“Sometimes, there's a man, well, he's the man for his time and place. He fits right in there. And that's the Dude, in Los Angeles.”
Except, you know, this time it’s music...
It’s really impossible to know where the creative spark for any one thing might originate. For Travis Talbert, though, staying at home during this year’s pandemic, the time with his family has him finding new ways to tap into that creativity.
Under the moniker Mavis Guitar, Talbert, who is also one quarter of Cincinnati Rock mainstays Frontier Folk Nebraska - neither living on the frontier, playing folk music, or having anything to do with Nebraska, as the joke goes - finds himself creating and releasing music in about as lo-fi a way as one can imagine. With the help of his daughters and the inspiration of quarantine videos posted by Nashville session guitarist Tom Bukovaca, Talbert has crafted two tracks, or, maybe more appropriate, musical vignettes, that speak to a sort of melancholy acceptance. Of what, I’m not quite sure.
And, please note: I write this in the midst of a global health crisis and nationwide uprisings - so I apologize if perhaps that changes the hue with which these songs are cast. But, had I listened to these tracks a couple of weeks ago, I do believe they would play quite differently.
Neither track on Mavis Guitar’s 2 song EP, Crying for Joy - “Blue Camel” or “The Top Half of Your Face” - play as a song in the traditional sense. Each has it’s own feel, but the duology of the tracks is obvious. The verse/chorus/verse one might be accustomed to is nowhere to be found, but neither track feels incomplete or less than whole for it. The vignette quality, the sense that each song is telling a story - be it a freeform, meandering, sincere kind of story - is evident from note one, and each plays as it’s own unique vision of what pure music can sound like.

Saved entries:

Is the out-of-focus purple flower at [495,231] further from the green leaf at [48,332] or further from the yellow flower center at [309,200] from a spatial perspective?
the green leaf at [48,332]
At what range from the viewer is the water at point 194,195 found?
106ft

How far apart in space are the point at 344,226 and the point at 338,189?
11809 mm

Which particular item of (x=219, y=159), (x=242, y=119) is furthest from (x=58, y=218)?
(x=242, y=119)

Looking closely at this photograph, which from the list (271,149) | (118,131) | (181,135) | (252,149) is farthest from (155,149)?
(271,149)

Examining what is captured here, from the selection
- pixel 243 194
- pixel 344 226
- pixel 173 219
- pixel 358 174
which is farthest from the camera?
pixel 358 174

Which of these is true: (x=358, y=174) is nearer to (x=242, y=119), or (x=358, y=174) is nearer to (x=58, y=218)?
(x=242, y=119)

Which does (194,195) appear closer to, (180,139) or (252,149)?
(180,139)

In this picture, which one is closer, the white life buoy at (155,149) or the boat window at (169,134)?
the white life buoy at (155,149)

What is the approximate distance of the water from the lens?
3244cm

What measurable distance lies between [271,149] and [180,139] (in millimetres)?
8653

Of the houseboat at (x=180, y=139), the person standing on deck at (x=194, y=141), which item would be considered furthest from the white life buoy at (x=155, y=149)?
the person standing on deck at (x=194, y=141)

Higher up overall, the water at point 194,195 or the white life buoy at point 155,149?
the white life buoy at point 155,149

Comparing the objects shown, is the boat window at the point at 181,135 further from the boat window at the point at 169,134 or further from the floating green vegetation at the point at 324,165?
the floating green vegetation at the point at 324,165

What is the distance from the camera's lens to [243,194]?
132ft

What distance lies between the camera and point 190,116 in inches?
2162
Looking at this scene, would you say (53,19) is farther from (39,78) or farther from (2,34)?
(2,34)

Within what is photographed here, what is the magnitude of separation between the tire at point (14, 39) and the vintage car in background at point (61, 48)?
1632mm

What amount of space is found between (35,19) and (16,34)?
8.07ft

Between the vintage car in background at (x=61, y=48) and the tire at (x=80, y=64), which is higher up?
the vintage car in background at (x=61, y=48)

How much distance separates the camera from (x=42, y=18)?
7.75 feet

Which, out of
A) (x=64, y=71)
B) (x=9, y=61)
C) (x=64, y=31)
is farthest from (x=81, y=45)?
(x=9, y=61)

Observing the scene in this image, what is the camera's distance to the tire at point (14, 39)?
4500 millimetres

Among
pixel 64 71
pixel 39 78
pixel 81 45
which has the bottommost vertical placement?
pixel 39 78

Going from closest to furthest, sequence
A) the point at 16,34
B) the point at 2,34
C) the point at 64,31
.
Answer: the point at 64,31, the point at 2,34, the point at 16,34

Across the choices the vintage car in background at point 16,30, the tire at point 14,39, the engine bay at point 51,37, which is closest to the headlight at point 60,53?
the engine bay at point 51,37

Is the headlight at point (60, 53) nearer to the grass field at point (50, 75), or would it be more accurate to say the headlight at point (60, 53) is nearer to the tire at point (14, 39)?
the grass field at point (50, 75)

## Problems to solve
a – In the Mavis Guitar review, what is the title of the two-song EP?
b – Write out the Mavis Guitar review word for word from "Under the moniker" to "play quite differently.".
c – Carry the Mavis Guitar review forward from its last sentence.

## Answers provided
a – Crying for Joy

b –
Under the moniker Mavis Guitar, Talbert, who is also one quarter of Cincinnati Rock mainstays Frontier Folk Nebraska - neither living on the frontier, playing folk music, or having anything to do with Nebraska, as the joke goes - finds himself creating and releasing music in about as lo-fi a way as one can imagine. With the help of his daughters and the inspiration of quarantine videos posted by Nashville session guitarist Tom Bukovaca, Talbert has crafted two tracks, or, maybe more appropriate, musical vignettes, that speak to a sort of melancholy acceptance. Of what, I’m not quite sure.
And, please note: I write this in the midst of a global health crisis and nationwide uprisings - so I apologize if perhaps that changes the hue with which these songs are cast. But, had I listened to these tracks a couple of weeks ago, I do believe they would play quite differently.

c –
It takes a lot to simply let your instrument do the talking, but Talbert manages to say quite a bit without uttering a single word. I’m happy to listen, even happier to share. I may not be crying for joy these days, but to say that these tracks didn’t bring that joy would be a lie. I’m sure the crying will come later, as it does.
Oh, and Travis asked us to make sure to let you all know the following, by the way:
“The price is $2 but folks can pay more if they like, and I'll be kicking donations from this week's sales to Southern Poverty Law Center to help them continue to fight hate groups and to protect the civil rights of folks in need.”
Of course, dude. We’ll tell everyone.
If you’re not familiar with Mavis Guitar’s previous endeavours, well, you’re missing out. Now’s as good a time as any to take a listen. Even better, you can do some good in the process.
Mavis Guitar’s Crying For Joy EP is out now - give it a listen, drop a few bucks, thank me later.